$70bn IBM wipeout exposes AI hardware-software divide
IBM lost a quarter of its market value after missing quarterly estimates, a crash that highlights how surging corporate spending on AI hardware is starving traditional software vendors of capital.
IBM shares plunged 25% in a $70 billion market value wipeout after the company issued preliminary second-quarter results that fell well short of analyst expectations. The selloff was triggered by a stark warning from management that corporate clients are redirecting their technology budgets away from traditional software and infrastructure.
The company expects second-quarter revenue of $17.2 billion, representing just a 1% increase from a year earlier and missing the consensus estimate of $17.86 billion. Adjusted earnings per share are forecast at $2.93, below the expected $3.02. The miss was broad, with infrastructure revenue falling 7% and software revenue growing 5%—a pace that still disappointed investors reliant on high-margin enterprise products.
Chief Executive Arvind Krishna conceded the company had misread the market. "We faltered," Krishna wrote in a letter to investors, adding that IBM "did not adapt and move quickly enough" as several large deals failed to close. The immediate culprit was a late-quarter rush by clients to secure supply-constrained AI infrastructure—specifically servers, memory chips, and storage—ahead of anticipated price hikes.
IBM acknowledged it anticipated some supply-chain disruption, but not the sheer scale of this capital reallocation. The crash carries implications for the broader software sector, which also sold off on the news. It validates a growing fear among investors: the initial phase of the AI boom disproportionately rewards hardware suppliers, while software providers face delayed contracts as enterprises hoard capital for physical data-centre buildouts.
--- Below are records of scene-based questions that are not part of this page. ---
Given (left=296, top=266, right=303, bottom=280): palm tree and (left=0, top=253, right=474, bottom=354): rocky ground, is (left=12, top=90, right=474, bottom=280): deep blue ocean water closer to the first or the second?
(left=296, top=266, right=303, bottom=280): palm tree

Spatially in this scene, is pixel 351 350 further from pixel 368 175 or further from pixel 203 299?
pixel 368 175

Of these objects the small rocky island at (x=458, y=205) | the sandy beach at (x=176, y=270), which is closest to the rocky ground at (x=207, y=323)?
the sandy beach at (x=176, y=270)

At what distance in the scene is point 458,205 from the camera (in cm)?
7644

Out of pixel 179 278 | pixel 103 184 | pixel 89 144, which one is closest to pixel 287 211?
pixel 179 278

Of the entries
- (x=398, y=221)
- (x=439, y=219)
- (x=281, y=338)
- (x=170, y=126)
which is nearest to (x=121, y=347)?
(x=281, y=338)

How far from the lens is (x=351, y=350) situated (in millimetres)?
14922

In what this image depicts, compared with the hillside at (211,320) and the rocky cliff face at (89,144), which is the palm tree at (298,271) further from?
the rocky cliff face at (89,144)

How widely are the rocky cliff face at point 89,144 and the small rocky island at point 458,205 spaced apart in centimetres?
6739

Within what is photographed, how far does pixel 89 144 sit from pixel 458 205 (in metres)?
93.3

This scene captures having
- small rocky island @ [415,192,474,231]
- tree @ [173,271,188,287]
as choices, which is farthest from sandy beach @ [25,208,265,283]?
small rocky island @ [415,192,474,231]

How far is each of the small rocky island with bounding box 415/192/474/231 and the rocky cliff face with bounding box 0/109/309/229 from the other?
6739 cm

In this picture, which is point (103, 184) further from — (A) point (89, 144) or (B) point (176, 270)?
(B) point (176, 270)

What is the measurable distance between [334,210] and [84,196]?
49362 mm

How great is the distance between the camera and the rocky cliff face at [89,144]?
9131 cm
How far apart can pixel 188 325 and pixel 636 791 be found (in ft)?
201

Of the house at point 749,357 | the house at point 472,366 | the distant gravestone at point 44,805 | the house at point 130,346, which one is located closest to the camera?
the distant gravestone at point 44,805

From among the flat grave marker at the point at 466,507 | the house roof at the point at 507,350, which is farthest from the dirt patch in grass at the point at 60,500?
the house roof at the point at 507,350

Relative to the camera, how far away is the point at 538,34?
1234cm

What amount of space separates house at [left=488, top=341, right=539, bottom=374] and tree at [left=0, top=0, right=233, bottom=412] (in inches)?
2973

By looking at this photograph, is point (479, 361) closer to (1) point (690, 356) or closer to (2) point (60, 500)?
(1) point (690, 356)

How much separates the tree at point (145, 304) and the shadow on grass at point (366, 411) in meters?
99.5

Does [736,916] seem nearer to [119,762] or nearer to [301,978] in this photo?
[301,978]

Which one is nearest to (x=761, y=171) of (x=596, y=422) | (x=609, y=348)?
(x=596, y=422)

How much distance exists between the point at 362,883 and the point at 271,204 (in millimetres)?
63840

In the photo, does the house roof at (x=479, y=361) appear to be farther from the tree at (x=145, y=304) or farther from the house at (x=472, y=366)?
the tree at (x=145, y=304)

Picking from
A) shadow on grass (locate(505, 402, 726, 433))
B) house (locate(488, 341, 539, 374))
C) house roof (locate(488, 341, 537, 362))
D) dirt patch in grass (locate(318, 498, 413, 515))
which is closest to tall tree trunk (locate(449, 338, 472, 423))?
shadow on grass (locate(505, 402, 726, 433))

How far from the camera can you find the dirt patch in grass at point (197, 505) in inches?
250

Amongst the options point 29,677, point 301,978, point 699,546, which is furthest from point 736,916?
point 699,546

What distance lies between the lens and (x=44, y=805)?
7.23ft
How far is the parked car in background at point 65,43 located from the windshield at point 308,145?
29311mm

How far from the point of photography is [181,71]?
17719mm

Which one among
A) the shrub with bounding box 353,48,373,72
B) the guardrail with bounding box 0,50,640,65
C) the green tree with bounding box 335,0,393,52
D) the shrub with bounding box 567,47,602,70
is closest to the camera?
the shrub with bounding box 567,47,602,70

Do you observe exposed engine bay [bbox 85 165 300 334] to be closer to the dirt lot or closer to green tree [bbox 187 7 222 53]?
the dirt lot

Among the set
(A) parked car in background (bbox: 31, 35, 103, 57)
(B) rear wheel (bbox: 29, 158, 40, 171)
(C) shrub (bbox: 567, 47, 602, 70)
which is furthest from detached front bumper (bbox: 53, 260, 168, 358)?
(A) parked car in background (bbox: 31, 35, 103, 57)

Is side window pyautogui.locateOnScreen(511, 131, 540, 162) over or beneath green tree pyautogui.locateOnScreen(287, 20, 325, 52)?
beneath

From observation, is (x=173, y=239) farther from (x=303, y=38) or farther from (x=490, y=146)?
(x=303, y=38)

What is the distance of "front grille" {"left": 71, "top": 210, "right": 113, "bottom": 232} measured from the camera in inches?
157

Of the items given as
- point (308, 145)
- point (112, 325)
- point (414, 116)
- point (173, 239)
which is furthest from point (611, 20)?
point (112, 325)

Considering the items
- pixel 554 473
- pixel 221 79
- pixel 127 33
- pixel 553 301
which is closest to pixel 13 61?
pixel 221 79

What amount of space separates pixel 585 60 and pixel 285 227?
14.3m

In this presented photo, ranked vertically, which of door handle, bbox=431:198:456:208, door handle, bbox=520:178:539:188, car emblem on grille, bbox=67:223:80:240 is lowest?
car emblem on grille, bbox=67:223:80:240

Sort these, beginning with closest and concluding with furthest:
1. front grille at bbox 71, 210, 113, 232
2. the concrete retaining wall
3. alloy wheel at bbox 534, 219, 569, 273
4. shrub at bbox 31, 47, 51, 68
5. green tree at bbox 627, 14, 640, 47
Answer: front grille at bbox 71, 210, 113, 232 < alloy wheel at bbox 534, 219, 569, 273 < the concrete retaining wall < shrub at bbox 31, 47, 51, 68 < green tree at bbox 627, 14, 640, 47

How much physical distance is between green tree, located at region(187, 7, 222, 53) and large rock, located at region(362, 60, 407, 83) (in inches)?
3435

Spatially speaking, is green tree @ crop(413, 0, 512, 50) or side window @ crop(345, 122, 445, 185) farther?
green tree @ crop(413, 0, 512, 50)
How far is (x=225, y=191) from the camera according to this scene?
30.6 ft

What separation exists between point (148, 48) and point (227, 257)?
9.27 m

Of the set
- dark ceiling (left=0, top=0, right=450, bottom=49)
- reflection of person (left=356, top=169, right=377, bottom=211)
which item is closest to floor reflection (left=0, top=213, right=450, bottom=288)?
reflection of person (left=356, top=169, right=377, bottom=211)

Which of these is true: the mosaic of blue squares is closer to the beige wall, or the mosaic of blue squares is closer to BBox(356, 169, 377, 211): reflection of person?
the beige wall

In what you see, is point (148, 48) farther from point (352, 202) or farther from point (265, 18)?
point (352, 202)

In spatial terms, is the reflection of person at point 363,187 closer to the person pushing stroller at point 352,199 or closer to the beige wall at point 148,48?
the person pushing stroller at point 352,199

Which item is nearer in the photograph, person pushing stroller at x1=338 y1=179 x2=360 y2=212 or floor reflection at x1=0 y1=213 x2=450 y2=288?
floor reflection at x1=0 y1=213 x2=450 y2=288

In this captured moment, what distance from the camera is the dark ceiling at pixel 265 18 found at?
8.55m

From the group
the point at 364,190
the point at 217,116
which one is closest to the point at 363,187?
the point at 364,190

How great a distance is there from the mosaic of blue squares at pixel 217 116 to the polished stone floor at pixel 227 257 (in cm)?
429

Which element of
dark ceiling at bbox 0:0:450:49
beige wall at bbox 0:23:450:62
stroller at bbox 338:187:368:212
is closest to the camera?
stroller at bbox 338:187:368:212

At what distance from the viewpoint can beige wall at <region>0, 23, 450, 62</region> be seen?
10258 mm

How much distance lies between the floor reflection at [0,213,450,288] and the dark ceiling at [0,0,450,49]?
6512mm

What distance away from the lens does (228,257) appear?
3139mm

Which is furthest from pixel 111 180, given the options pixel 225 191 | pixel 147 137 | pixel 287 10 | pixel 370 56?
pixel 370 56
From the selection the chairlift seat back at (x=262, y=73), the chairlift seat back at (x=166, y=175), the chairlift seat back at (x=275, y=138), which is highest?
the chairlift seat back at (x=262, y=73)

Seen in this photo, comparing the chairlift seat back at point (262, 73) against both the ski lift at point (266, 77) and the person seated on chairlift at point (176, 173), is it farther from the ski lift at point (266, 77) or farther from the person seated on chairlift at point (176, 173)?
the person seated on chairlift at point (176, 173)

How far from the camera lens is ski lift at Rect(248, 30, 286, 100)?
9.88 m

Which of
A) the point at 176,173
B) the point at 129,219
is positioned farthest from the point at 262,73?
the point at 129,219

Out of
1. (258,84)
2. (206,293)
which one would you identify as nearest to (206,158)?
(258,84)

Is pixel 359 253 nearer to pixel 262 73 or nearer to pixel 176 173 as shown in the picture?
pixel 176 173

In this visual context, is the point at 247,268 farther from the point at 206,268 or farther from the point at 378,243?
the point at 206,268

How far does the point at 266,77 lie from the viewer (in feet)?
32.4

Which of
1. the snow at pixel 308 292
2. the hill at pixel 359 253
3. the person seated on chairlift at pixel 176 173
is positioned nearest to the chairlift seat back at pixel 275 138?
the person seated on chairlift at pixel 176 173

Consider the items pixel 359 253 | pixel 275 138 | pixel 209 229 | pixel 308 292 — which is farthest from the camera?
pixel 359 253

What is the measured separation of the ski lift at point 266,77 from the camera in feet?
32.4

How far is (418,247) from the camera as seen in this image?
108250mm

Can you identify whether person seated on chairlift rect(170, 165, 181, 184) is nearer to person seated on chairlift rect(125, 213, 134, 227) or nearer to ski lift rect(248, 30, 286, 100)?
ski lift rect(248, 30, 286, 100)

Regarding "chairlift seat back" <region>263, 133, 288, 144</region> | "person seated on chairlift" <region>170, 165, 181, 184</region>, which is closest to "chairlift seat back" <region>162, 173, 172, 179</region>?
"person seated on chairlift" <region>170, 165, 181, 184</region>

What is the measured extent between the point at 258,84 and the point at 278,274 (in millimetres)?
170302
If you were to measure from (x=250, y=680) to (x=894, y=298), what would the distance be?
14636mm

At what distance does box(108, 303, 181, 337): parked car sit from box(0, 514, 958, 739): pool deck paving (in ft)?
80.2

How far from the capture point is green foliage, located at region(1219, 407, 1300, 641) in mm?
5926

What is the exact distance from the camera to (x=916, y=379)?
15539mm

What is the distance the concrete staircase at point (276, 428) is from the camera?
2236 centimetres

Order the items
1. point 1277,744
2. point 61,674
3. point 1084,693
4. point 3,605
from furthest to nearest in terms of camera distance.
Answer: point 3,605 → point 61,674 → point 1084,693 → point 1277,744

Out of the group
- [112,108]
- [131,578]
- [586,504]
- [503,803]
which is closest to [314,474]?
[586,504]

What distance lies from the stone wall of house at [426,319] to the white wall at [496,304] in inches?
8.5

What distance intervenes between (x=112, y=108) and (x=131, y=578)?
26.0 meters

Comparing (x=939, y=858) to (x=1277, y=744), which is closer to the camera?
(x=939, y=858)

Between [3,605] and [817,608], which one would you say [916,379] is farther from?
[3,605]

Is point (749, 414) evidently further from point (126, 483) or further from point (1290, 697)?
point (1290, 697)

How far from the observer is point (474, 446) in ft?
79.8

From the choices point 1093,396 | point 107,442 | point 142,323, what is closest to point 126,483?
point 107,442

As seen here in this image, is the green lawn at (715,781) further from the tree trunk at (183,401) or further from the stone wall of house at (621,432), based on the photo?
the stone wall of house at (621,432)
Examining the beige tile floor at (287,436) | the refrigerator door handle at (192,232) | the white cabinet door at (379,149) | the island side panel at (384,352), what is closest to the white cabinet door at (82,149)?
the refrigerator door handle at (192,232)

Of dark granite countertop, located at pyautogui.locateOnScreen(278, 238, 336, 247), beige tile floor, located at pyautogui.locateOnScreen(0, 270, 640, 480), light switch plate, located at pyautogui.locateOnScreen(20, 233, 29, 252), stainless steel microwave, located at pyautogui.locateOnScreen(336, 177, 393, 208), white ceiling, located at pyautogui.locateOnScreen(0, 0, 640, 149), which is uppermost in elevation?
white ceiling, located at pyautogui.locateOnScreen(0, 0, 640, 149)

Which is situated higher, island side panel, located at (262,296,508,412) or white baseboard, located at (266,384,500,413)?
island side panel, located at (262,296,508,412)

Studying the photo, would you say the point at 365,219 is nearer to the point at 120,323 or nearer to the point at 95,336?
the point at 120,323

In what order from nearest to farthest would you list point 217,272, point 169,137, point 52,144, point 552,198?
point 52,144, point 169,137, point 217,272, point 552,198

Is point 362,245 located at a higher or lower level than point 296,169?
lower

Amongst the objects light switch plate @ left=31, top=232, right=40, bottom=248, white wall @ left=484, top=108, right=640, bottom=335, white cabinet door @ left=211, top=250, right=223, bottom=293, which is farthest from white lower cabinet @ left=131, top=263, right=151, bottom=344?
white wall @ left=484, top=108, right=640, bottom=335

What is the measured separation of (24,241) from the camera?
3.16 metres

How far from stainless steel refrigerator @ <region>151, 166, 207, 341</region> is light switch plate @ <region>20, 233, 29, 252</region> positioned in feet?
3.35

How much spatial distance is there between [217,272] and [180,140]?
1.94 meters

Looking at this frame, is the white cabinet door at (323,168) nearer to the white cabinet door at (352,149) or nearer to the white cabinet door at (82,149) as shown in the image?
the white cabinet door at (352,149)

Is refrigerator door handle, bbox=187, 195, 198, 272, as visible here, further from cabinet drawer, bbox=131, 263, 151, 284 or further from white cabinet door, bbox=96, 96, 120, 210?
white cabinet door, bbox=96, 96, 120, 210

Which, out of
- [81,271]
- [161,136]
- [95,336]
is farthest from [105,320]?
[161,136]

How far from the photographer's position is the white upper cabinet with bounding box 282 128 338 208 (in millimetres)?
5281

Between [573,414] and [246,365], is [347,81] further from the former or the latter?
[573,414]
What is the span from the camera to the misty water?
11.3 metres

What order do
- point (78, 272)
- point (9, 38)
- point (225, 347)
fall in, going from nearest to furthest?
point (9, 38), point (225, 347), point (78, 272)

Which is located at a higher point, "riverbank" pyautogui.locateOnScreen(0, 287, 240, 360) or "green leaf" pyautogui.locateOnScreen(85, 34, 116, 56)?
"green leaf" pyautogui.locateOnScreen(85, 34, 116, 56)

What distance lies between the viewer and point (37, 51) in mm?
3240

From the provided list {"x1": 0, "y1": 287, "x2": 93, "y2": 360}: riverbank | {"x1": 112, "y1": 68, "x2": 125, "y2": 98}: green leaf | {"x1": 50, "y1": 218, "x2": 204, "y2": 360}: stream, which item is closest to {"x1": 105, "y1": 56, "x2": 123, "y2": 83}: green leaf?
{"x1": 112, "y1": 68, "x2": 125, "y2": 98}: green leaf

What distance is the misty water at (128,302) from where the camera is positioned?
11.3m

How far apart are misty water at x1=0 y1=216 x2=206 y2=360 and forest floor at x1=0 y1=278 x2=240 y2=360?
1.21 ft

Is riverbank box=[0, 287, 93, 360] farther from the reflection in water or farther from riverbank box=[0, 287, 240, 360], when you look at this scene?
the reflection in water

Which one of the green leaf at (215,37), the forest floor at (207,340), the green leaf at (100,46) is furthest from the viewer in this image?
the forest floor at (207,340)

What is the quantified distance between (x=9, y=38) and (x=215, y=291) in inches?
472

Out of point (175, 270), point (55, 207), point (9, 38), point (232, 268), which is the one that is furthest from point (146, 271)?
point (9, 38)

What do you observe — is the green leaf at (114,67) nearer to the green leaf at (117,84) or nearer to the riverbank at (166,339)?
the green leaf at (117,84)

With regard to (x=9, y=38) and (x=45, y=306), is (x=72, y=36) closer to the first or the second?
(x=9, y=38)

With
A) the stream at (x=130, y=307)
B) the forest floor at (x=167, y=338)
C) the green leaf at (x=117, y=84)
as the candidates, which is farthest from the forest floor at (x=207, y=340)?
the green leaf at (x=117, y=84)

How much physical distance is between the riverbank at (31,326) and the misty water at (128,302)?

This dynamic underscores how uneven the AI investment cycle currently is, raising fundamental questions about how long traditional technology vendors must wait before AI infrastructure spending cascades into software revenue. A partial rebound in premarket trading suggests some investors viewed Tuesday's 25% drop as an overreaction to a single quarter's misstep. However, IBM must now convince the market that the June shortfall is a temporary timing issue and that its delayed pipeline will close in subsequent quarters.